:: Given data ::

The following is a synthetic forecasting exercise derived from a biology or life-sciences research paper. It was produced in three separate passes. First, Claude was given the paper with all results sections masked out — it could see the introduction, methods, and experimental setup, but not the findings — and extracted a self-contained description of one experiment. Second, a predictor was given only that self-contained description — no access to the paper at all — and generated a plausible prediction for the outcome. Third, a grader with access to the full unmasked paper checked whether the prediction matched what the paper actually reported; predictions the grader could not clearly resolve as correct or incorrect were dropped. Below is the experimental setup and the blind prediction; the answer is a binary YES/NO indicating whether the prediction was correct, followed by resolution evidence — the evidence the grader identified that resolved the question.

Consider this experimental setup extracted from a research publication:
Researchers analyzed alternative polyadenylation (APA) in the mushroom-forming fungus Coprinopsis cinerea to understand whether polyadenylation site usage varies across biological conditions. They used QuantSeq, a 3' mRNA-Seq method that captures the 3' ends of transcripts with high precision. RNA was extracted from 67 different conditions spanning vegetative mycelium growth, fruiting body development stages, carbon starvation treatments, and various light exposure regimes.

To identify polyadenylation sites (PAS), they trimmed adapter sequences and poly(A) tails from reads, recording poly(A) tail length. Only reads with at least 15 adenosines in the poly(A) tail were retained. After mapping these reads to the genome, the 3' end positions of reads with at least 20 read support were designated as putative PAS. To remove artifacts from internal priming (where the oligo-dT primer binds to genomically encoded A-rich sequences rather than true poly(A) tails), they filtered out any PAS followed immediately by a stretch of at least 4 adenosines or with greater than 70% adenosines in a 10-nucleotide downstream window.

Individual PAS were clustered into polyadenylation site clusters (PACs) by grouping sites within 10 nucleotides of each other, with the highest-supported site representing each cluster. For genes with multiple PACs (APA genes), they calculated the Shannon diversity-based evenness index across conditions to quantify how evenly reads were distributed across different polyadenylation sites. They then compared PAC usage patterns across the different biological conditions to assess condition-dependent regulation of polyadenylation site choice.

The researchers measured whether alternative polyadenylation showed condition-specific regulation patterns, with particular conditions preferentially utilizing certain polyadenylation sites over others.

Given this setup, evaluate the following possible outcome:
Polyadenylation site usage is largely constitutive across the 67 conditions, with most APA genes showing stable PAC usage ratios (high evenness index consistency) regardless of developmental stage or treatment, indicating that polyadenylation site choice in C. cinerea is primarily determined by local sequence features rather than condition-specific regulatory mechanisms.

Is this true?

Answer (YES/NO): YES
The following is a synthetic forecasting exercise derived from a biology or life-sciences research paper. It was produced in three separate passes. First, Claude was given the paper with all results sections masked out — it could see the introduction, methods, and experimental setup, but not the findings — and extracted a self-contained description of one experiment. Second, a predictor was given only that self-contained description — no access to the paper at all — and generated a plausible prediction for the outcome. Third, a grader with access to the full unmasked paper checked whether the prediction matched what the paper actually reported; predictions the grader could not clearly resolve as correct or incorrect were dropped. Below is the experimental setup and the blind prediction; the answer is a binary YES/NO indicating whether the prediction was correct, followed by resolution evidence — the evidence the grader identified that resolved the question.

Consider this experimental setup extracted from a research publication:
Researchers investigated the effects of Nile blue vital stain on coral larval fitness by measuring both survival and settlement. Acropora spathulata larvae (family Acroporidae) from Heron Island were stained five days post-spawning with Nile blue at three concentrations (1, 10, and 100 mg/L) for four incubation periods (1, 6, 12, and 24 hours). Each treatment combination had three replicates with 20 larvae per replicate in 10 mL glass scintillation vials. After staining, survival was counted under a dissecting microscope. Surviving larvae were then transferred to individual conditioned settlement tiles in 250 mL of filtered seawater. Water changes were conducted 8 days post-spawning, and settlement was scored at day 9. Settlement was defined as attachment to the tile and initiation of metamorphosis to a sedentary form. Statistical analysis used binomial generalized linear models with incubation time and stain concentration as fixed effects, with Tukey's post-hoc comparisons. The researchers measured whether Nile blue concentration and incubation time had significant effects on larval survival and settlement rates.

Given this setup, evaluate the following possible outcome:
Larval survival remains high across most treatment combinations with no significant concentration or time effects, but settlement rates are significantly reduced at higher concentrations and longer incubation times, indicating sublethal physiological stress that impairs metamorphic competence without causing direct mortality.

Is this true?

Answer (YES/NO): NO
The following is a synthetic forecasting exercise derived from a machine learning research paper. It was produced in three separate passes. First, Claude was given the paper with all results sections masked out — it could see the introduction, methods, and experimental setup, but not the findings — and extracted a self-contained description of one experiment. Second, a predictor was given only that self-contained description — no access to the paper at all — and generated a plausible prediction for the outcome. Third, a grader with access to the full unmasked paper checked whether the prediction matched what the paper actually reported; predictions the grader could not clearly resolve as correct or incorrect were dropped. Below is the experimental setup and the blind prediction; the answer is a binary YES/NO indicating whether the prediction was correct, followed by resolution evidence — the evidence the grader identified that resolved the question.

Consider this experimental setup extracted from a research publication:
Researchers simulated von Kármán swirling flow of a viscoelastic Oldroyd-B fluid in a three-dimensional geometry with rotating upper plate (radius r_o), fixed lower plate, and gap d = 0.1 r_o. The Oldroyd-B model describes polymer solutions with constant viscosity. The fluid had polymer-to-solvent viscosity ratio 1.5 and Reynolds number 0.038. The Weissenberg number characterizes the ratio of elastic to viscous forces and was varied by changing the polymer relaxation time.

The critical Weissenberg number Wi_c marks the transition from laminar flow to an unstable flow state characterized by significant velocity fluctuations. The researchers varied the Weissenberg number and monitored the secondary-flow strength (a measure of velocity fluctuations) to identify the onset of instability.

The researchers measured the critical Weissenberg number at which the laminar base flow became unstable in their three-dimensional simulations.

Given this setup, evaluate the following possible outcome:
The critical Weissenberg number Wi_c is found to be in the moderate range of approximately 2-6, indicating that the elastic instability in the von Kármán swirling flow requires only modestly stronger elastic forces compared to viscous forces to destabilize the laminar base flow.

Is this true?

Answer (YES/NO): NO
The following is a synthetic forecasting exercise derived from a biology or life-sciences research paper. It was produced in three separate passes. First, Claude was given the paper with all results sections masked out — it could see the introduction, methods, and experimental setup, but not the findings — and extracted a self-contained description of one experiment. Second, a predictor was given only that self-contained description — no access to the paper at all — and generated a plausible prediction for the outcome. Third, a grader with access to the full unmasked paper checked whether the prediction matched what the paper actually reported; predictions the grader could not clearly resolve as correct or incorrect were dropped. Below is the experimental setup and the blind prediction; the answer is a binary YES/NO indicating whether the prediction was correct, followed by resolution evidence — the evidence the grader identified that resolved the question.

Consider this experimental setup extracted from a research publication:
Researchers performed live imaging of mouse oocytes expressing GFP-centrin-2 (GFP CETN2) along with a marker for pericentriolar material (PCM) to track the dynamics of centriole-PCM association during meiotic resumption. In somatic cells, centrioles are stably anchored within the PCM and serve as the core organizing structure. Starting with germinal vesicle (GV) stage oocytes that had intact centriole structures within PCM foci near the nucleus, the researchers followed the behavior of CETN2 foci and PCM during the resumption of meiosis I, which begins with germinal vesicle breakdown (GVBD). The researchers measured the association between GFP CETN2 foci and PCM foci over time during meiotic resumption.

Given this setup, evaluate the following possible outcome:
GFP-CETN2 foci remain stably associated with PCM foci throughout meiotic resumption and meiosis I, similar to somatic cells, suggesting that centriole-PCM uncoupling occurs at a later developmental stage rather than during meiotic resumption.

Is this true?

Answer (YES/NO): NO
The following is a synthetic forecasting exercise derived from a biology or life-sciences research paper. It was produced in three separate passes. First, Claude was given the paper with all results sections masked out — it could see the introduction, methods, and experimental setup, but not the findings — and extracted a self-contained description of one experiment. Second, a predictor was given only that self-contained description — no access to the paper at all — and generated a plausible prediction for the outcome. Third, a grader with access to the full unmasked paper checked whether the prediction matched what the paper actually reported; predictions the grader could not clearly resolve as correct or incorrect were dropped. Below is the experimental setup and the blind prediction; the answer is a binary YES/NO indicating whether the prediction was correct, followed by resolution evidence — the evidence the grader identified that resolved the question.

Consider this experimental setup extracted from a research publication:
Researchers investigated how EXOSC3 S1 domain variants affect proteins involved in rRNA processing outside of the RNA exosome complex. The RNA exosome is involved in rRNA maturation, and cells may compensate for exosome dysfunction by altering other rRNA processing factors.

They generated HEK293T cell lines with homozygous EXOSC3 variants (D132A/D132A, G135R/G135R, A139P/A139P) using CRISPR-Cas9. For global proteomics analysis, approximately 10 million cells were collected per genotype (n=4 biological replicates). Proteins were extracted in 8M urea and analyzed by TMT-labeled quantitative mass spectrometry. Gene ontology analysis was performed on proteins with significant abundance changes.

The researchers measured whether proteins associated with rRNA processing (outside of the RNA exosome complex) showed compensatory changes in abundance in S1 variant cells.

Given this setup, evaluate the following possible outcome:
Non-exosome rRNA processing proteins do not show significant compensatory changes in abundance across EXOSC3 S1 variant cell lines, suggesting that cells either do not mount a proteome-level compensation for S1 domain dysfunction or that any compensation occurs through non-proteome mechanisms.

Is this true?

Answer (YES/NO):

:::

→ **What is expected**:
Reply by stating only how many lines in the listing hold the word "unstable".

→ **Result of the exercise**:
2